Do K6 ao K6-3, pouca coisa foi mudada na arquitetura dos processadores AMD. Basicamente foram acrescidas as instruções 3D-now! e foi incluído um cache L2 que trabalha na mesma frequência do processador, sendo o cache encontrado na placa mãe aproveitado na forma de um cache L3. Foram melhoradas também as técnicas de produção, o que permitiu o lançamento de processadores trabalhando à frequências mais altas. O núcleo do processador, assim como o coprocessador aritmético porém, não foram mudados em praticamente nada.
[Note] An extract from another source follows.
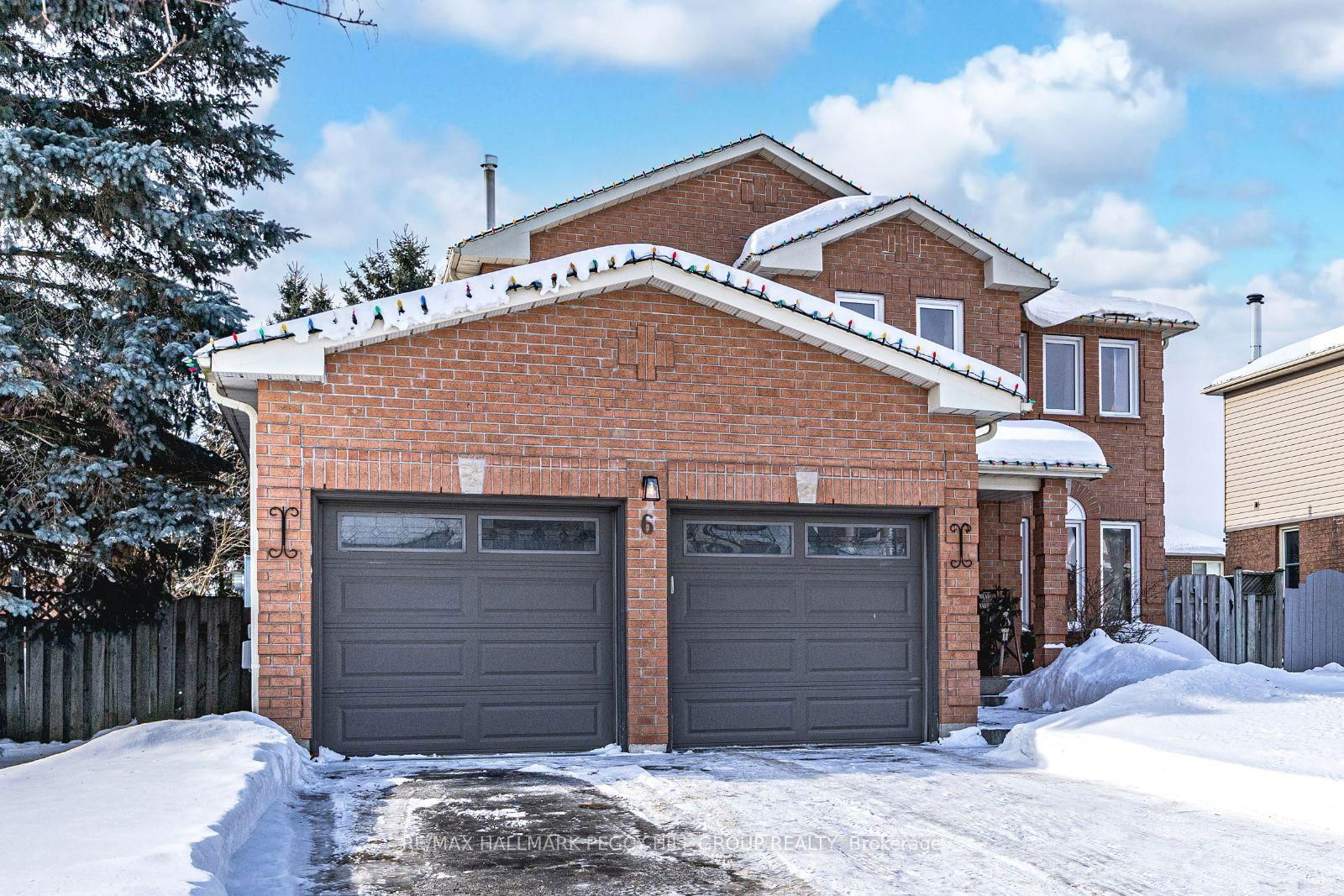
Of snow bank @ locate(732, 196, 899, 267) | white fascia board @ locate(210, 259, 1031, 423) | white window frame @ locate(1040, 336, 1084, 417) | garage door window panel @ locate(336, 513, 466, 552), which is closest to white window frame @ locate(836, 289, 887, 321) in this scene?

Basicamente foram adicionados apenas alguns "acessórios" ao K6, que o tornaram mais rápido.

A maior crítica feita aos processadores AMD, e um dos principais obstáculos a uma maior popularização, sempre foi o seu fraco desempenho em jogos e aplicativos gráficos, devido ao seu lento coprocessador aritmético. Para se ter uma idéia, o coprocessador usado no K6 possui uma arquitetura muito parecida com o coprocessador usado no Intel 486. Apesar de perderem em ponto flutuante, o K5 era quase 20% mais rápido do que um Pentium clássico, o K6 batia um Pentium MMX do mesmo clock e o K6-2 chegava muito perto do Pentium II em aplicativos de escritório, sem contar que estes processadores eram mais baratos que os concorrentes da Intel, só faltava mesmo um coprocessador decente...
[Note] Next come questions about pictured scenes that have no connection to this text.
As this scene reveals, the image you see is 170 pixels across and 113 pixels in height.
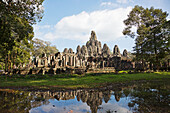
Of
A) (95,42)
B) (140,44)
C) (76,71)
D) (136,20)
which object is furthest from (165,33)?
(95,42)

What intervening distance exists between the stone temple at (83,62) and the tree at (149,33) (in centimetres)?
950

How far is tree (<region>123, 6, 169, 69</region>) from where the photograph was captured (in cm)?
2720

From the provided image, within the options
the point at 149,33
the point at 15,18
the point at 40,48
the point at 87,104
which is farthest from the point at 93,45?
the point at 87,104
As instruções 3D-Now!, e o cache L2 embutido ao núcleo do K6-3, foram tentativas de remediar esta deficiência. A AMD sem dúvida conseguiu diminuir a diferença, mas seus processadores continuaram sendo mais lentos.

Lançado no final de Junho, o AMD Athlon, codinome adotado ao invés da sigla "K7" é o contra-ataque da AMD; um processador totalmente novo, que promete um desempenho superior ao dos processadores Intel tanto em aplicações de escritório quanto em aplicativos gráficos.

Para tentar realizar esta façanha, o Athlon traz cache L1 de 128 KB (dividido em dois blocos de 64 KB), um cache L2 de 512 KB (sendo já prometidas pela AMD versões com cache de até 8 MB num futuro próximo), Pipeline de 9 estágios, e um coprocessador aritmético completamente redesenhado. O Athlon será inicialmente produzido usando uma arquitetura de 0,25 mícron, mas a AMD pretende lançar novas versões do Athlon utilizando transístores de apenas 0,18 mícron logo em seguida.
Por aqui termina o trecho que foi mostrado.